そう言うやつだろうと思っていると、不意に晃が立ち上がったと思ったら。
「ちょっとトイレ」
「いってらー」
僕がそう言うと晃は部屋を出ていく。
余程ギリギリだったみたいだ。
「戦争とは難しいものですね。敵を倒せばと思っていましたが、アキラ様やナデシコ様の言う通りその後を考えなければいけないのです」
「私も想像が追い付いていませんでしたな」
ジェヤナはともかく、叔父さんまで関心しているか疑問だったので僕の方からも質問をしてみる。
「ねえ、あまりここら辺って戦争はないの?」
あの様子だと戦いに出ている感じじゃなかったからね。
「はい。私がこのノスアムを治めるようになった時は盗賊の討伐ぐらいでした」
「ジェヤナ様の仰る通り、私も含めて戦争を体験しているものは少ないでしょう。あるとすれば魔物退治ぐらいでしょう」
「平和だったんだー」
僕はその返事を聞いてそう言うと、ジェヤナと叔父さんはちょっと違うって感じの顔になり。
「いえ、私たちが平和なのは間違いありませんが、ノスアムがというとちょっと違います」
「このクホール王国も他国と隣接していますので、そちらの国境争いなどで小競り合いは多々起こっています。

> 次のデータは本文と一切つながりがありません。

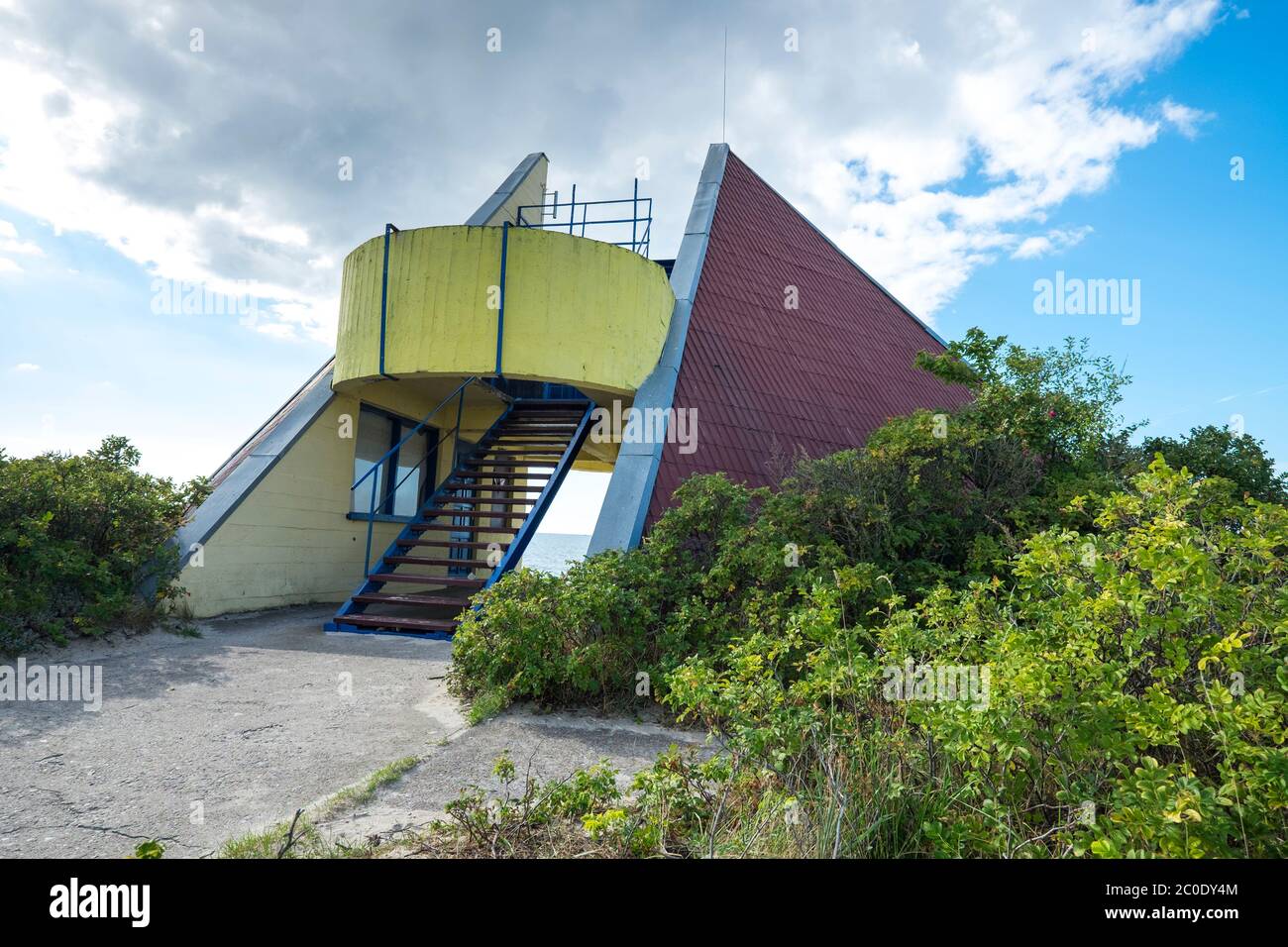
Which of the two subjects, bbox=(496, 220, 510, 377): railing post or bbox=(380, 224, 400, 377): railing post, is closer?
bbox=(496, 220, 510, 377): railing post

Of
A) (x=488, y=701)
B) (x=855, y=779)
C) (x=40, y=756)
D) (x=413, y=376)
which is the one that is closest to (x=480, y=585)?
(x=413, y=376)

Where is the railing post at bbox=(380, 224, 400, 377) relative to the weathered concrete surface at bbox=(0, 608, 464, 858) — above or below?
above

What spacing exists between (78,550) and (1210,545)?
8.92m

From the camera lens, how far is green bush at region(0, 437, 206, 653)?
6871 millimetres

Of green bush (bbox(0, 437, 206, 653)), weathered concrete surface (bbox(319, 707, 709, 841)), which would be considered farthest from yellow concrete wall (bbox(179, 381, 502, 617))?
weathered concrete surface (bbox(319, 707, 709, 841))

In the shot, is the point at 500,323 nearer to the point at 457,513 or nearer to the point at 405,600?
the point at 457,513

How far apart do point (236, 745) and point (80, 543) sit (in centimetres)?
440

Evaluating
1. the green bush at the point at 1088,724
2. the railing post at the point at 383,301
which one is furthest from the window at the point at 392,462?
the green bush at the point at 1088,724

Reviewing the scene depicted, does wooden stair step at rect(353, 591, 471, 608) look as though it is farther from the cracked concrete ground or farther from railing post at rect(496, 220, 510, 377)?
railing post at rect(496, 220, 510, 377)

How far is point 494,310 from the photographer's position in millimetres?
9547

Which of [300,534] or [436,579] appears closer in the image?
[436,579]

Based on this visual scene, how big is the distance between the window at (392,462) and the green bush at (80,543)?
123 inches

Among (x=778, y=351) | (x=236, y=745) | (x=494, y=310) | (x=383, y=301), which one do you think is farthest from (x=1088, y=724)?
(x=778, y=351)

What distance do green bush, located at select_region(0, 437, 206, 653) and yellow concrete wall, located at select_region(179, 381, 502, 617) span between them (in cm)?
65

そこで戦争は起こっているのですが、このノスアムは西の最後の町であり、森からくる魔物との戦いがメインとなっているのです」
「あー、つまりノスアムは戦争とは縁遠かったけど、クホール自体は戦争があったわけだ」
「その通りです。なので父の代では出兵の要請を強制されたようですが、今は全然」
「当然です。無用な戦争で先代様は戦死されてしまった。そのおかげで数年の兵役を逃れているのです」
なるほど、戦争でジェヤナのお父さんは亡くなってそのお詫びっていうのは変だけど、その代わりに戦争に出なくてよかったんだ。
「何より、西魔連合が出来てから戦争はぱったりととまっていますので、ここ数年は平和という意味では確かにそのとおりなのでしょう」
「なるほど。ここ数年は確かに戦争は無かったのですね。しかし、それを考えるとやはり……」
「変な話だよねー。他の国が東側に逃げたって話は知らなかったってことだよね?」
「ノスアムが管理するルートを通ったというのがないのは確かです」
何かが起こって魔族という化け物が生まれて、国が乗っ取られたって話が東側の話なんだけどね。
こっちにはそういう話が全く伝わっていない。
本当に不思議。
そう思っていると、トイレから晃が戻ってきて。
「今連絡があった。ジョシーさんたちは無事にノスアム西砦を落としたってさ」
「「「おー」」」
分かってはいたけど、快勝の連絡を受けるとやっぱりこういう反応しちゃうよね。